While total gross revenue for the group grew by 4.1 percent, lawyer head count at all levels grew even faster, increasing by 5.4 percent, to 81,992 lawyers. As a result, both average profits per partner and average revenue per lawyer dropped last year for the first time since 1991, setting the stage for massive law firm layoffs that began late in 2008 and have continued throughout 2009, as firms struggled to bring staffing and costs into equilibrium with a recessionary economy. The 2009 Am Law 100 rankings, based on FY 2008 financial performance data, are featured in the redesigned May issue of the magazine, available beginning today. Selected Am Law 100 survey results are also available at and

“All great runs come to an end. After 17 years of revenue and profit growth—sometimes spectacular growth—big law firms hit a bump in 2008,” said editor in chief Aric Press. “They hired too many lawyers, just as their clients were pulling back. As a result, 2009 is shaping up as a much more difficult year.”

Profits per partner fell by 4.3 percent, to an average of $1.26 million, and revenue per lawyer dropped 1.2 percent, to $818,000. The downturn was widespread but not ubiquitous; overall, it was felt most acutely by the list’s 57 national, international and New York-based firms.

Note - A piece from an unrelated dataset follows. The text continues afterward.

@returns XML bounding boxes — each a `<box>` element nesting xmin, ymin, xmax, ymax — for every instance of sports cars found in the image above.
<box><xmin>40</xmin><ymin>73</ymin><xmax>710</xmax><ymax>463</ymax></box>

Skadden again led the list in gross revenue, posting $2.2 billion, an increase of 1.4 percent. Baker & McKenzie moved into second place, with gross revenue jumping 19.6 percent to $2.19 billion. Wachtell remained atop the PPP rankings at $4.0 million, despite an 18.9 percent drop in PPP and also ranked first in revenue per lawyer with $2.5 million, a decrease of 13.4 percent over last year’s RPL.

But even in a down year, there were bright spots. Based on virtually every measure, the Am Law 100 at the end of FY 2008 was slightly ahead of where it was in fiscal year 2006. Sixteen firms still logged profits per partner of $2 million or more, although down from last year’s record 19. And, since 1991, the Am Law 100 firms, as a group, have doubled in size and gross, while equity partner profits have shot up by 215 percent.

Firms again created more nonequity partners than equity partners last year. That has been the case each year since 1999, as firms have increased the number of income partners by 300 percent while increasing the number of equity partners by only 33 percent over the period.

Five new firms joined this year’s Am Law 100, including 12-year-old Boies, Schiller & Flexner and the newly merged Husch Blackwell Sanders.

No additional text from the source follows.